Almost 90% of all executives are confident the economy is stable, and two-thirds believe it will improve at an accelerating rate. Informing this confidence is a global economy on sounder footing — improvement in economic conditions in mature economies and more stabilization in the major emerging markets.
The outlook for Europe has brightened in the last six months. Higher levels of employment, rising GDP and more access to capital provide evidence that the region’s economic downturn is subsiding.
In the United States, corporate earnings, employment growth and credit availability are also improving. This growing confidence will drive deal-making globally and across multiple industries as short-term market stability returns.
Q: What is your perspective on the state of the global economy today?
Economic confidence reaches two-year high
Confidence levels have risen dramatically over the last 12 months — a clear indication the economy is improving at an increasing rate. This confidence resonates from stable underlying economic fundamentals, particularly in mature markets: growing GDP, credit availability and increased job creation. Those who see the economy declining fell to 11%, the lowest level in two years.
Growth expectations continue to rise
Substantially all respondents anticipate economic growth, and those expecting growth in the 3%-5% range increased significantly. This correlates with companies’ increasing ability to invest and stakeholder demand for meaningful growth.
Developed economies will prompt global deal-making
Some of the world’s most mature and influential markets are increasingly confident in the strength of the global economy. They believe the economic fundamentals are sound, and the recurring ebbs and flows have largely been eliminated. Chinese respondents are the most confident, but mature markets such as the UK, US, Germany and Japan also have high confidence.
Commitment to job creation underscores plans for investment
Our respondents’ commitment to job creation is at its highest level in two years and highlights that companies need to hire as they prepare for the coming wave of growth. The sectors where most jobs will be created are oil and gas, automotive, and technology, which are also among the sectors most likely to pursue acquisitions.
Political instability outweighs economic concerns
While global political instability is believed to pose the greatest near-term risk, it is unlikely to derail the fundamental push for growth. Similar to the Eurozone or US crises, the recent unrest in Syria and Egypt pose challenges. ;However, these challenges should not be detrimental to the recovery of the global economy over the long term.

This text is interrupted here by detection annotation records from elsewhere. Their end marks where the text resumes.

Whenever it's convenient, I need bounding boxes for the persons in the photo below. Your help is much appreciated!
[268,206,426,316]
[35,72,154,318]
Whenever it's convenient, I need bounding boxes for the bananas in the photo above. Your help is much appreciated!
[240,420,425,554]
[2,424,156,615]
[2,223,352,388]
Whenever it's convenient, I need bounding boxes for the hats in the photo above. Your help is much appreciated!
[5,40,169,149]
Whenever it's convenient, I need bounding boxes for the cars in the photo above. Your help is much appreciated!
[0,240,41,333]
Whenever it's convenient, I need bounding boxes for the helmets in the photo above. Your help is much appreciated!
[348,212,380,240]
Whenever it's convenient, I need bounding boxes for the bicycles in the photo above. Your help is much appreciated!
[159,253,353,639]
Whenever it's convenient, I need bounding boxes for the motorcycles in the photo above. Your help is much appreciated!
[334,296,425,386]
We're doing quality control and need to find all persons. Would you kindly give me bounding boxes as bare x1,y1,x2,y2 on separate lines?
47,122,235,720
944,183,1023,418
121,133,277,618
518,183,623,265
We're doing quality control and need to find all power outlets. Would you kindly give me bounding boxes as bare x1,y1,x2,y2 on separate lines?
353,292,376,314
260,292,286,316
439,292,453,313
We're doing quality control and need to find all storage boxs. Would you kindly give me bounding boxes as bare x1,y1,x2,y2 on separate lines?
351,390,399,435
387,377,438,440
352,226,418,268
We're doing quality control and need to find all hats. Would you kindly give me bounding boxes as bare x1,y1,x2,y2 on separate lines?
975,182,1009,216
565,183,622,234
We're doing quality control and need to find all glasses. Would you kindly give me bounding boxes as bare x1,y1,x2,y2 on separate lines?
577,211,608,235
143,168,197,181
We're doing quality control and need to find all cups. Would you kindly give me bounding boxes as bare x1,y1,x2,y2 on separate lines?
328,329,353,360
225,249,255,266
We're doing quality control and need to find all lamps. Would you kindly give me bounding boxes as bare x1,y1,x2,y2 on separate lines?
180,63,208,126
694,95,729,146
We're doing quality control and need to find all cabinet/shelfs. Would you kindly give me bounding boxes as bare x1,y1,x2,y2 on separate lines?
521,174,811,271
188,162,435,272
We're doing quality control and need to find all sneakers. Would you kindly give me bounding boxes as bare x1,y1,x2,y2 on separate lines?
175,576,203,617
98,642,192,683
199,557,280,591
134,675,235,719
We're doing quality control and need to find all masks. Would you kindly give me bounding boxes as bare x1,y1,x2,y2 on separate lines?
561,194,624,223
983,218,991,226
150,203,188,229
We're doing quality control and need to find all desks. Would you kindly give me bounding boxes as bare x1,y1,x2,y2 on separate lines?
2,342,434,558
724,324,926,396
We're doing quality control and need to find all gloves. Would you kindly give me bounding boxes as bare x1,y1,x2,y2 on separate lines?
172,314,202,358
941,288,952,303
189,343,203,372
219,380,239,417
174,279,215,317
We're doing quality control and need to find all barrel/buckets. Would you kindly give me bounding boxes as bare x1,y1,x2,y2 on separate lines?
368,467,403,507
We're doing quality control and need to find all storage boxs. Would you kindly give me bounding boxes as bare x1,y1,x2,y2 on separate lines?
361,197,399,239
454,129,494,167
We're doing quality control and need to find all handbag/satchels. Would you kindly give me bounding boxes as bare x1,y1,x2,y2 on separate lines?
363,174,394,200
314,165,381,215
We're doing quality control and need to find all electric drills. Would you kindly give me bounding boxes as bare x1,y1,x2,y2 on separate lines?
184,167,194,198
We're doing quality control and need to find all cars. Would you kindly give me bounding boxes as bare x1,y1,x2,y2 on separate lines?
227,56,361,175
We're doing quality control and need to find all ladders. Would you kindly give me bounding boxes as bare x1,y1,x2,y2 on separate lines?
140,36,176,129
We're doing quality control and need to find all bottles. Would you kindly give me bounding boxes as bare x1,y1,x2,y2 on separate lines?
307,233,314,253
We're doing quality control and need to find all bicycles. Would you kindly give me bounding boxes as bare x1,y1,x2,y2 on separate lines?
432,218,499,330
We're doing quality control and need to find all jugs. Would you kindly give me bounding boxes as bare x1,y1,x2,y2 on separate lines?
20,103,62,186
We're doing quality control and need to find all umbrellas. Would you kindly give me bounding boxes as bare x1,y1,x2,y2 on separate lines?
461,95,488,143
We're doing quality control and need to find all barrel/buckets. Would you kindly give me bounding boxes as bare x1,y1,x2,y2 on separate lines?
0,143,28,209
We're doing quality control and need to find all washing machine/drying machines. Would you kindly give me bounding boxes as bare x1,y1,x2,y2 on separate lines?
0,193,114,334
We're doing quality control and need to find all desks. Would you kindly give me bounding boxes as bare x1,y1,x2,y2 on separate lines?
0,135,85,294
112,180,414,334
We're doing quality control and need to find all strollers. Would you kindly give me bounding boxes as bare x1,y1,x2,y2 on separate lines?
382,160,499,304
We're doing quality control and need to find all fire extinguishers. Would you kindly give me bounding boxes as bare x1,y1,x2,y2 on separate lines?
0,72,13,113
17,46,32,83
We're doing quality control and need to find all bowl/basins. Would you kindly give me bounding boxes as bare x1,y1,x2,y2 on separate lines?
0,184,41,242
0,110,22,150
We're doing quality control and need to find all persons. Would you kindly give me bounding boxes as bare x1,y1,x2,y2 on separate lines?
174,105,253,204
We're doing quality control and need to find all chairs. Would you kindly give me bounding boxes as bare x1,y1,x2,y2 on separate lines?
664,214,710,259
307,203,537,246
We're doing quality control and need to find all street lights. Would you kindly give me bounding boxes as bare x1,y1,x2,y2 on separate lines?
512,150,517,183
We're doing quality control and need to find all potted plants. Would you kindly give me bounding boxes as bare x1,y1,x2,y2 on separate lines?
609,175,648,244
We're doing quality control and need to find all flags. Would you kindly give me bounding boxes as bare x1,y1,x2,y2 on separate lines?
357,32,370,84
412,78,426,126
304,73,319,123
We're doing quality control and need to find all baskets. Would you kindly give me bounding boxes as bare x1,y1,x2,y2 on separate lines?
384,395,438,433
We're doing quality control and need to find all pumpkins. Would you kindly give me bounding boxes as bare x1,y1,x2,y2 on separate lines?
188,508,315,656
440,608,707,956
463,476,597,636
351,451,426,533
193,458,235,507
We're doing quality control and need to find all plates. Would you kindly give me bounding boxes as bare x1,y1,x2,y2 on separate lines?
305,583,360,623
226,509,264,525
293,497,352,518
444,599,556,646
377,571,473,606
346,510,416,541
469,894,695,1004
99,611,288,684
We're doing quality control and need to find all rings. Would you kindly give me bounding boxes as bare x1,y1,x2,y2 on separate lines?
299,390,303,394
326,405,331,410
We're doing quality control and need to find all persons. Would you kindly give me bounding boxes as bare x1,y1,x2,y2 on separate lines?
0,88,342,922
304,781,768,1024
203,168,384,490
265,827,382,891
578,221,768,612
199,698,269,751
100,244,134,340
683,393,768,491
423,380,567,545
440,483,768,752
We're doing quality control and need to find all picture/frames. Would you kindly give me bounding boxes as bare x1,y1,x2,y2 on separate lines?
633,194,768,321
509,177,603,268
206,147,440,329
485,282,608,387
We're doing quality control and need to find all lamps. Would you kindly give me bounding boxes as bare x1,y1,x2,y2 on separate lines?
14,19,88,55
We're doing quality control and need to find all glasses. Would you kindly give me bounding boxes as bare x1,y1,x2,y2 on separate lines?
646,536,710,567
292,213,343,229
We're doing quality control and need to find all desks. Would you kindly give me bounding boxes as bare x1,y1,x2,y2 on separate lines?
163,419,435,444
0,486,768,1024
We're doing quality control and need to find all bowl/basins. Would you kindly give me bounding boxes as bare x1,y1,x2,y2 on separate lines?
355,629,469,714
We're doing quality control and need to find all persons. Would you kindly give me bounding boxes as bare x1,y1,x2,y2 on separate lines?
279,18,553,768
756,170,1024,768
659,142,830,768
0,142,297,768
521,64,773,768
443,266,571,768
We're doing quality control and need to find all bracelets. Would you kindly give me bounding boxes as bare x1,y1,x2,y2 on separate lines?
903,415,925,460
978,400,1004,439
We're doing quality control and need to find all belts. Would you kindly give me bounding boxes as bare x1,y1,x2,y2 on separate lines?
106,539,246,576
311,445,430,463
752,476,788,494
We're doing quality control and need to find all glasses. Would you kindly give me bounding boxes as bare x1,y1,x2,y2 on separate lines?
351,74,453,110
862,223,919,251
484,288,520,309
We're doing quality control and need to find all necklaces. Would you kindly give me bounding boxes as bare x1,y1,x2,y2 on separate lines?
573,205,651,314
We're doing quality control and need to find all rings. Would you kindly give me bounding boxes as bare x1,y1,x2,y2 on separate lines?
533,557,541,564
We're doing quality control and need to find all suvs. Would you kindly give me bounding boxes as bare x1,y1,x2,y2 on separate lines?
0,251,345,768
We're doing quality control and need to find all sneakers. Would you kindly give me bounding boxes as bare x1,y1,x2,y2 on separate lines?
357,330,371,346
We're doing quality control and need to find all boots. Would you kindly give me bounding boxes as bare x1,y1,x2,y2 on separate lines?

Ongoing market volatility tempers growth and investment mandates
Although confidence in leading economic indicators has improved significantly over the last 12 months, only 21% of respondents have confidence in short-term market stability — which is not yet aligned with their confidence in other leading economic indicators.
Consequently, companiesare carefully managing the rate at which they implement their growth and investment strategies. As such, the deal-making comeback will be measured.